In the answer, each entry below appears exactly as given, and no picture appears at all.

Collected data
───

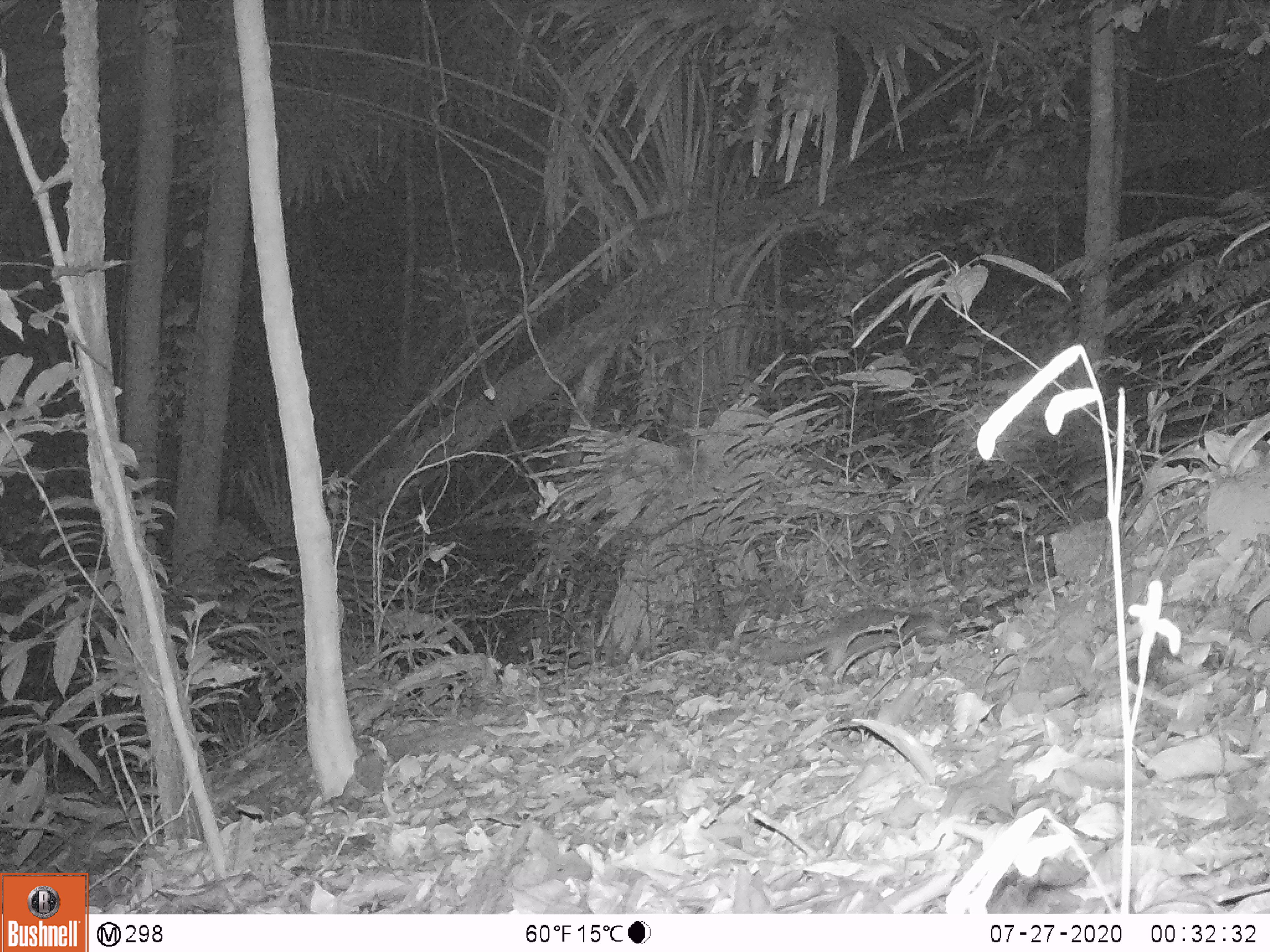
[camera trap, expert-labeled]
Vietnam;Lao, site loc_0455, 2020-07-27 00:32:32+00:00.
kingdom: Animalia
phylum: Chordata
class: Mammalia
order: Carnivora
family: Mustelidae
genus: Melogale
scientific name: Melogale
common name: ferret badger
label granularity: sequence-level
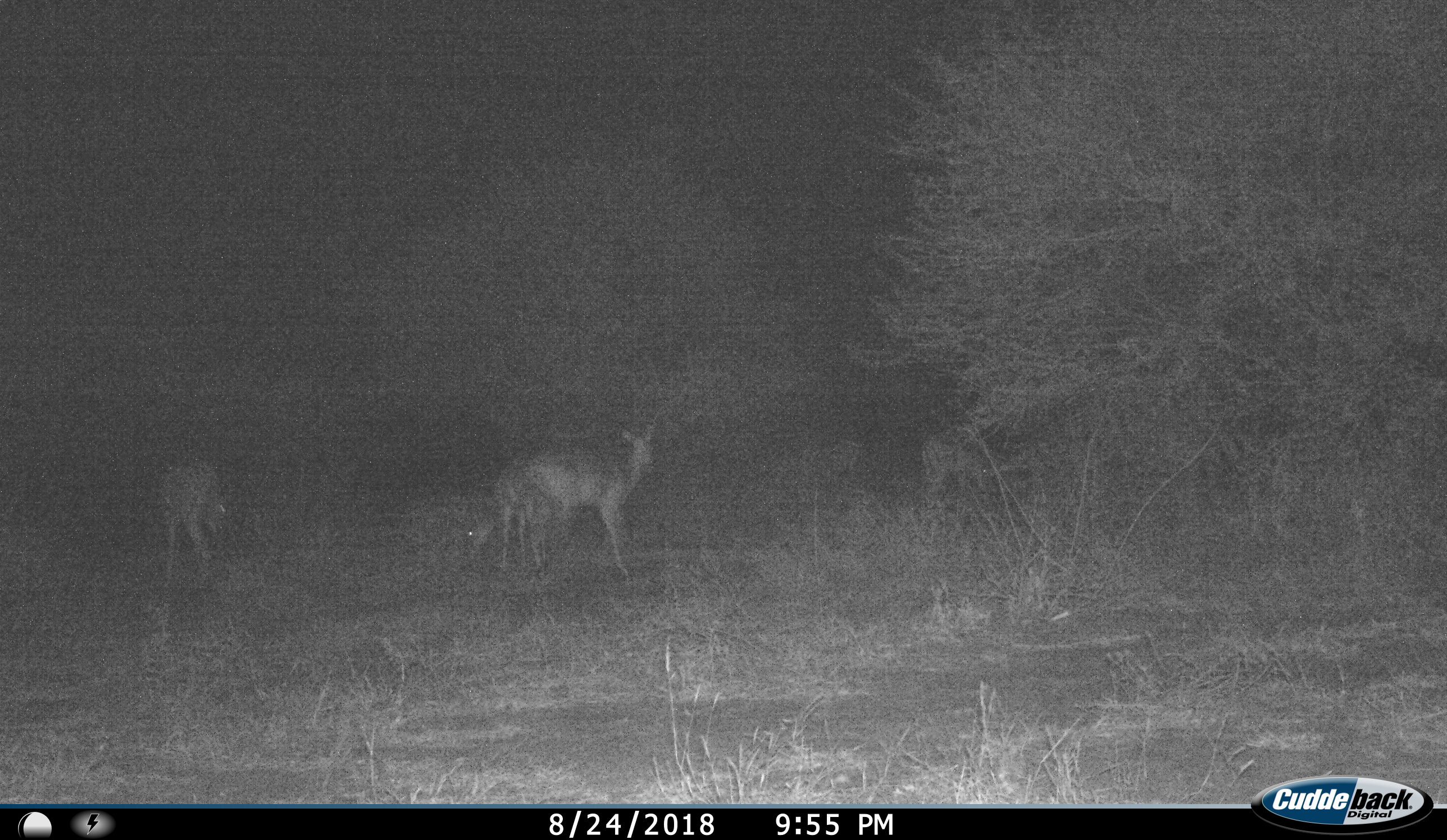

───

RESULT OF THIS EXERCISE ▸
[camera trap, expert-labeled]
Vietnam;Lao, site loc_0455, 2020-07-27 00:32:32+00:00.
kingdom: Animalia
phylum: Chordata
class: Mammalia
order: Carnivora
family: Mustelidae
genus: Melogale
scientific name: Melogale
common name: ferret badger
label granularity: sequence-level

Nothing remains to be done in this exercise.